4. Navigation & Validation Loop

  • Decremented through /md/{id}.html pages in a loop using Playwright automation.
  • Validated extracted links using curl for speed.
  • Automatically fell back to Playwright for browser-level validation if curl failed or gave ambiguous results.
  • Captured and stored HTTP status, redirection info, final URL, and method used.

5. Inclusion Mapping (Optional Analysis)

  • Compared resolved URLs against a predefined list of numeric target IDs.
  • Marked each validated link with included: true/false depending on match.
  • Enables later filtering and analysis based on external reference lists.

6. Regex Improvements

  • Refined regex patterns to allow a wide variety of real URLs while filtering out false positives like contact.first_name}}.
  • Added support for extended TLDs and shorteners (.me, .li, .in, .moe, etc.).

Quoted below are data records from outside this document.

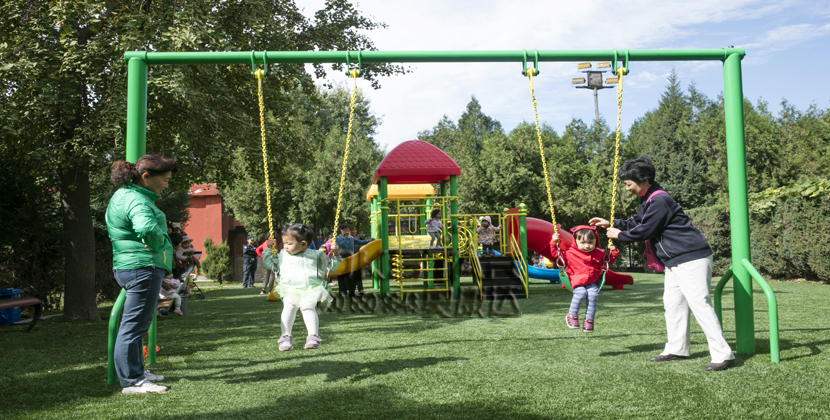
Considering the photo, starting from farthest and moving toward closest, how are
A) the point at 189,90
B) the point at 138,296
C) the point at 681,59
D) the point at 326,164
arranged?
1. the point at 326,164
2. the point at 189,90
3. the point at 681,59
4. the point at 138,296

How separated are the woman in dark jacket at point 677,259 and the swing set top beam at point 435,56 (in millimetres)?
Result: 1472

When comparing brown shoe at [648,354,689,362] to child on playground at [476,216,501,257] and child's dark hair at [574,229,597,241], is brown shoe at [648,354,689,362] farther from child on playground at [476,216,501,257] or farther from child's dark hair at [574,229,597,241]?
child on playground at [476,216,501,257]

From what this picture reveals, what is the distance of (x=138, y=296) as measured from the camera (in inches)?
171

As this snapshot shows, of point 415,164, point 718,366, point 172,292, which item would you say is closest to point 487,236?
point 415,164

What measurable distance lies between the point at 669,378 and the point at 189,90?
7.48 meters

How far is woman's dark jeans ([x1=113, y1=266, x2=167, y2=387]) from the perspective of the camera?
4344 mm

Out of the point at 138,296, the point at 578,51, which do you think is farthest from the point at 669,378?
the point at 138,296

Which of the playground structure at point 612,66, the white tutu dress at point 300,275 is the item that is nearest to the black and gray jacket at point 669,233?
the playground structure at point 612,66

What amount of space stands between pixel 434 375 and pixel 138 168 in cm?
295

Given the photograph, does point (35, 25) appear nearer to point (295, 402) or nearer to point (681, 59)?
point (295, 402)

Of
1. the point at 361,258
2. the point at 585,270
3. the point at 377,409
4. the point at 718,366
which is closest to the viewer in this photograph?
the point at 377,409

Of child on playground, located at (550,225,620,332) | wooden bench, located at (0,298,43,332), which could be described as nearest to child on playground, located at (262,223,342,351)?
child on playground, located at (550,225,620,332)

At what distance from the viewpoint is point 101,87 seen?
9578 millimetres

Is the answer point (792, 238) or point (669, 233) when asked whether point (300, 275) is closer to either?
point (669, 233)
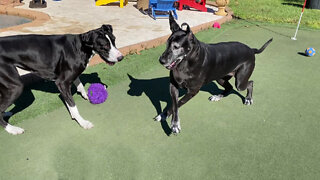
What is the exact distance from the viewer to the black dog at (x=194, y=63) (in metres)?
3.47

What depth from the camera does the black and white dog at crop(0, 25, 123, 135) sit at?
3.70 metres

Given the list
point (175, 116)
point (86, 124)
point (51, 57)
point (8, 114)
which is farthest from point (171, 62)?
point (8, 114)

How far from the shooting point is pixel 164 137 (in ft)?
13.1

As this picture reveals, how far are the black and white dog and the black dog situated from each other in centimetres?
102

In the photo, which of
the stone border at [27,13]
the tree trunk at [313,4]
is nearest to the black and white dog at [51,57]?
the stone border at [27,13]

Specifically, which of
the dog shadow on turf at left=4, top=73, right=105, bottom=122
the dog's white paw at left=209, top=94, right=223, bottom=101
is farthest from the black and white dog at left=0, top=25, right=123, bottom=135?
the dog's white paw at left=209, top=94, right=223, bottom=101

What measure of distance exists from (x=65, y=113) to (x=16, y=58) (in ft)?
4.17

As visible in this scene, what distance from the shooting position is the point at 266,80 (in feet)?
20.4

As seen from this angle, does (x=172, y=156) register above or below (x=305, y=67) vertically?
below

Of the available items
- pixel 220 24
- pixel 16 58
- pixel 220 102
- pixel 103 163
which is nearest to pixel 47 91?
pixel 16 58

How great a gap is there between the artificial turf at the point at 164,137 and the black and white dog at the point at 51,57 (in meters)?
0.40

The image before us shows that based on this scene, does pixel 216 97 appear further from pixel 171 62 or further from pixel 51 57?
pixel 51 57

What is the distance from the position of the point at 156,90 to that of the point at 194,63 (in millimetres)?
1932

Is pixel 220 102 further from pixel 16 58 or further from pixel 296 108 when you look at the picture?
pixel 16 58
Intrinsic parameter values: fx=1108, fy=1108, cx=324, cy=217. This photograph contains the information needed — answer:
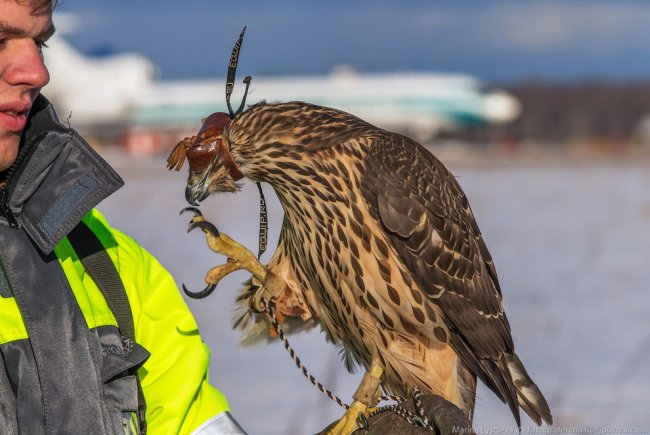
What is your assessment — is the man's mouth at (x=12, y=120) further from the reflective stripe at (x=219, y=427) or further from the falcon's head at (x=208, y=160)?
the reflective stripe at (x=219, y=427)

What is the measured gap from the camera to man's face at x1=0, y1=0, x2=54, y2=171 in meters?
2.19

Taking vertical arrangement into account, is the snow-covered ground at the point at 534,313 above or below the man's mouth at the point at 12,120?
below

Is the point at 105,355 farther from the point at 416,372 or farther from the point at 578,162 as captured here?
the point at 578,162

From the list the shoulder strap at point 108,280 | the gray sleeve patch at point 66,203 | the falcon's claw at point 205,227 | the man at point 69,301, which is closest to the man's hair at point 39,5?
the man at point 69,301

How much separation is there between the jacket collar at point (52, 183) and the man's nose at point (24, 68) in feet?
0.42

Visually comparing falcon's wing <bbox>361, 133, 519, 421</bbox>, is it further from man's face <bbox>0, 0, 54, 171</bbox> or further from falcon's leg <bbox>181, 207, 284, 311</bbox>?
man's face <bbox>0, 0, 54, 171</bbox>

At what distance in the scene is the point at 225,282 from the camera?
9367 mm

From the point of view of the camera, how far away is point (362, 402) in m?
2.86

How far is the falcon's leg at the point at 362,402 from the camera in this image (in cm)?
282

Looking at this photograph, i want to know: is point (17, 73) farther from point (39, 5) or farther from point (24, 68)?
point (39, 5)

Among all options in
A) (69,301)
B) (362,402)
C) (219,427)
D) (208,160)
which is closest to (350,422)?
(362,402)

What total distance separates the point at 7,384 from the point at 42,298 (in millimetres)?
175

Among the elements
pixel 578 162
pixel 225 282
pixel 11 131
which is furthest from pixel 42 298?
pixel 578 162

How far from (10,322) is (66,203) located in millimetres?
266
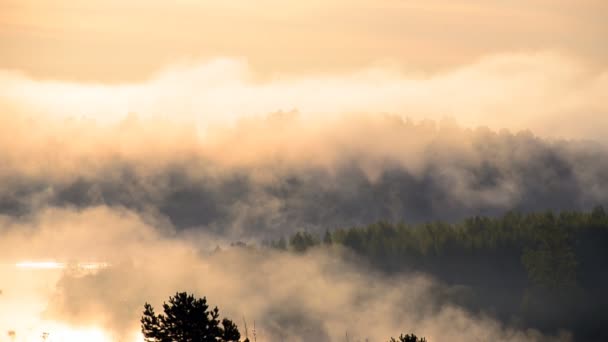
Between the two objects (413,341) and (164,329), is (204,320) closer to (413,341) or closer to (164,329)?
(164,329)

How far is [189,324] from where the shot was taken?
75188 mm

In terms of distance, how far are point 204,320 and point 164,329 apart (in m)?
2.74

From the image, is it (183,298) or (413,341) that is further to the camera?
(413,341)

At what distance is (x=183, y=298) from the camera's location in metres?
74.7

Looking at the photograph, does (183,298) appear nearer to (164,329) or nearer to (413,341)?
(164,329)

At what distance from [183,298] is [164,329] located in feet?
9.19

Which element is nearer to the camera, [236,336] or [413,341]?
[236,336]

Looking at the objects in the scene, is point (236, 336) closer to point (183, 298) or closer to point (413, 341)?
point (183, 298)

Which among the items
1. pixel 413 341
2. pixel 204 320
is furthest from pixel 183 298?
pixel 413 341

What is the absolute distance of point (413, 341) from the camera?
80875 millimetres

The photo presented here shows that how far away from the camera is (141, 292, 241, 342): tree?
74562 millimetres

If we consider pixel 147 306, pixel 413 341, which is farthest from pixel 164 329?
pixel 413 341

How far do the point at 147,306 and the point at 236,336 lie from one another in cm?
519

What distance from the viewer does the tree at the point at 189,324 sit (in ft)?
245
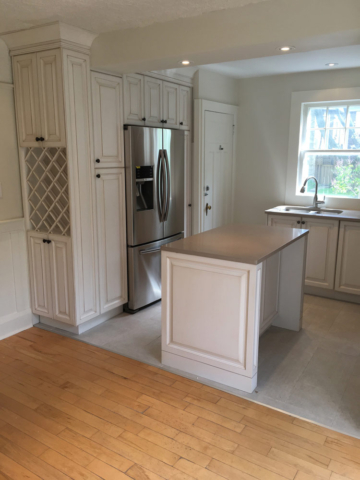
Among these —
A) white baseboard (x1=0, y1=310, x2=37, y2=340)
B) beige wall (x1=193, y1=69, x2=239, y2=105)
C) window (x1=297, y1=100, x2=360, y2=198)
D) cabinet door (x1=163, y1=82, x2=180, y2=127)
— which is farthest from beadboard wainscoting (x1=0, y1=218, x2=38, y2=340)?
window (x1=297, y1=100, x2=360, y2=198)

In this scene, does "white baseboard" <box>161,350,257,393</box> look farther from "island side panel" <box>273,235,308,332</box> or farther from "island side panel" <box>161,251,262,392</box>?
"island side panel" <box>273,235,308,332</box>

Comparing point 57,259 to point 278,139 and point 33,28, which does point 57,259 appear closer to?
point 33,28

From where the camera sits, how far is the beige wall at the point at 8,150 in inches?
123

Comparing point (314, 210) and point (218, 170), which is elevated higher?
point (218, 170)

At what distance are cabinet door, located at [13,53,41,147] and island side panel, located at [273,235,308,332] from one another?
2253mm

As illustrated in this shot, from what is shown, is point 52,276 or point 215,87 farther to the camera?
point 215,87

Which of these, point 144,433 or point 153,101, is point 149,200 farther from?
point 144,433

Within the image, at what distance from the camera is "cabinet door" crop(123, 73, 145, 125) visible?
3.47m

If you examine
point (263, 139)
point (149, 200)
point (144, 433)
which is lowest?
point (144, 433)

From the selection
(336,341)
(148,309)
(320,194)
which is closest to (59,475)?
(148,309)

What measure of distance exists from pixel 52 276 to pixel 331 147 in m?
3.34

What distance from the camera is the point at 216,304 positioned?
257cm

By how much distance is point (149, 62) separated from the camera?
2.91 meters

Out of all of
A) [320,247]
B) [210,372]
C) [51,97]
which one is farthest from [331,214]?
[51,97]
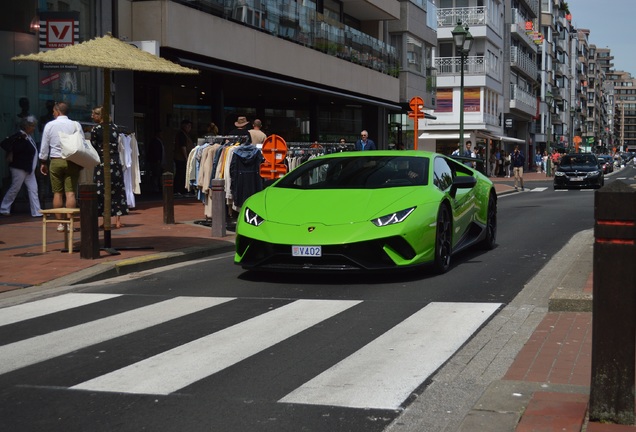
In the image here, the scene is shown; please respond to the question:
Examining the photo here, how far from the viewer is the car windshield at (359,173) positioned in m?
10.3

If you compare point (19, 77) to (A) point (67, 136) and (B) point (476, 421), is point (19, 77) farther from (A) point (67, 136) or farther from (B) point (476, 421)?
(B) point (476, 421)

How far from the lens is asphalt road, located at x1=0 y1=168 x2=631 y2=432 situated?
484cm

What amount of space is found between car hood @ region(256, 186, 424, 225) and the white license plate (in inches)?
12.9

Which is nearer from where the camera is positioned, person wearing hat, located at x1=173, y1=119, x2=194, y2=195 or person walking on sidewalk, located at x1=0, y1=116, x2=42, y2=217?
person walking on sidewalk, located at x1=0, y1=116, x2=42, y2=217

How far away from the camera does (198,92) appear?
95.7 feet

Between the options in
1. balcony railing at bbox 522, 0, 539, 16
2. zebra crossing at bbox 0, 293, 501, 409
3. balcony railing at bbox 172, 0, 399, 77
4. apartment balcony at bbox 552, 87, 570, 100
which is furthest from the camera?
apartment balcony at bbox 552, 87, 570, 100

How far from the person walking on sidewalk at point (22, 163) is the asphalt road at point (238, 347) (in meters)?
7.47

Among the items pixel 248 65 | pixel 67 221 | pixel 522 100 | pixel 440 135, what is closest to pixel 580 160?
pixel 248 65

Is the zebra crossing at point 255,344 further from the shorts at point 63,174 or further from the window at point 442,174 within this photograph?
the shorts at point 63,174

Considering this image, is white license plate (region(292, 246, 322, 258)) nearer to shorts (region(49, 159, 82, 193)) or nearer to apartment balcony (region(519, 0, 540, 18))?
shorts (region(49, 159, 82, 193))

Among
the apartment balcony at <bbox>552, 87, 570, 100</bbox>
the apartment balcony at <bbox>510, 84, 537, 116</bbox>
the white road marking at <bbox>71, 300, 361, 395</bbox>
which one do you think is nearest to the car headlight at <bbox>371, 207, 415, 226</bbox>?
the white road marking at <bbox>71, 300, 361, 395</bbox>

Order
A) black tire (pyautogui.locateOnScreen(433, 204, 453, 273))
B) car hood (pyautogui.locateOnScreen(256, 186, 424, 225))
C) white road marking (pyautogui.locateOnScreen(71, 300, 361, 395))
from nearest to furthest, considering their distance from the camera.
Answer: white road marking (pyautogui.locateOnScreen(71, 300, 361, 395)) → car hood (pyautogui.locateOnScreen(256, 186, 424, 225)) → black tire (pyautogui.locateOnScreen(433, 204, 453, 273))

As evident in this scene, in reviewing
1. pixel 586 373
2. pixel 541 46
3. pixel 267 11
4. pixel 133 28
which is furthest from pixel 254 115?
pixel 541 46

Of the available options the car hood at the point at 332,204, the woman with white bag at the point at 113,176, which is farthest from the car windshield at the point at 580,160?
the car hood at the point at 332,204
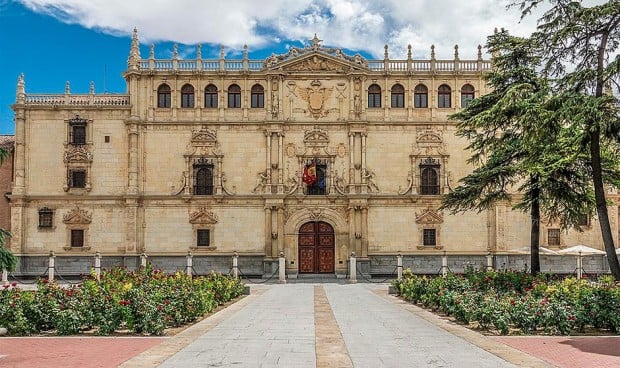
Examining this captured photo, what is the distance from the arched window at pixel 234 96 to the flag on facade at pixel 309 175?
21.3ft

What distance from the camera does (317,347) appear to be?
15320mm

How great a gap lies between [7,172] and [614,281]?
1714 inches

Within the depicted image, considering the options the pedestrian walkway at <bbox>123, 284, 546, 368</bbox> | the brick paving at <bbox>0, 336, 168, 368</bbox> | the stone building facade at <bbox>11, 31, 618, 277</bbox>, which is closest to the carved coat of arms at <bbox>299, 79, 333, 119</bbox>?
the stone building facade at <bbox>11, 31, 618, 277</bbox>

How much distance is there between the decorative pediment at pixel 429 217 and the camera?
4716cm

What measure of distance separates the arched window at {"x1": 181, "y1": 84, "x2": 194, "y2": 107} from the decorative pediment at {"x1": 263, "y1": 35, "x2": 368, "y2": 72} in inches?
211

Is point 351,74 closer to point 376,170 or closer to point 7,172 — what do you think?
point 376,170

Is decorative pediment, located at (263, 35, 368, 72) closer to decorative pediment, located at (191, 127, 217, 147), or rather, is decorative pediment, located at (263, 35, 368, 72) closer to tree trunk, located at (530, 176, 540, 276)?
decorative pediment, located at (191, 127, 217, 147)

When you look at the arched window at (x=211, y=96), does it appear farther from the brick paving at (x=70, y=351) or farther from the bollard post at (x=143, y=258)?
the brick paving at (x=70, y=351)

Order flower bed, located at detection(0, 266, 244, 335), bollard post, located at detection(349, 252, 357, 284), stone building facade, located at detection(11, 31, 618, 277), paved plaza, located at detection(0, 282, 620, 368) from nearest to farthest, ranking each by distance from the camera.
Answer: paved plaza, located at detection(0, 282, 620, 368) → flower bed, located at detection(0, 266, 244, 335) → bollard post, located at detection(349, 252, 357, 284) → stone building facade, located at detection(11, 31, 618, 277)

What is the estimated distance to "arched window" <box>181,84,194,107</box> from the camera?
47531 mm

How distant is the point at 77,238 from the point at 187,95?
39.8ft

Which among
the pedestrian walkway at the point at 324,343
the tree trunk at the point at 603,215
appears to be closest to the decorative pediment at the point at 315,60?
the pedestrian walkway at the point at 324,343

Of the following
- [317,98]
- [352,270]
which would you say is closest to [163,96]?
[317,98]

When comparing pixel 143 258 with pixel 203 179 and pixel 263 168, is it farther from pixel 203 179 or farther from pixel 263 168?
pixel 263 168
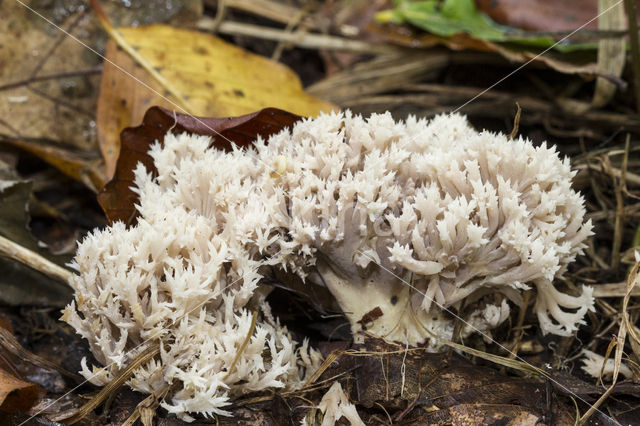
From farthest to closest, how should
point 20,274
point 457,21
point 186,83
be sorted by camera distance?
1. point 457,21
2. point 186,83
3. point 20,274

7. Memory Management & Debugging

  • Logged memory usage every 10 tabs to track performance.
  • Introduced async timeouts and batch size limits to keep Playwright stable during heavy runs.

8. Environment Handling

  • Introduced .env config for secure credentials (SERVER_EMAIL, SERVER_PASSWORD).
  • Included .env.example for team usage without exposing secrets.
  • Uses .env credentials in Playwright login tests with strict TypeScript handling.

🚀 Usage

This section covers everything you need to set up, run the server, and execute the web scrape for the JSON branch.

1. Install dependencies

npm install

2. Set up your environment

cp .env.example .env

Then define your credentials:

SERVER_EMAIL=your@email.com
SERVER_PASSWORD=yourPassword

3. Prepare storage:

  • Copy the example JSON files before running:
cp data/dropLinks.example.json data/dropLinks.json
cp data/validatedLinks.example.json data/validatedLinks.json

4. Run the Web Scrape

.\run-tests.bat
  • Executes the full web scraping and URL validation workflow
  • Saves results to the JSON files: dropLinks.json and validatedLinks.json

⚠️ Server runs on localhost:3000 by default. Example endpoint: /api/validated-links

📄 License

This project is licensed under the MIT License.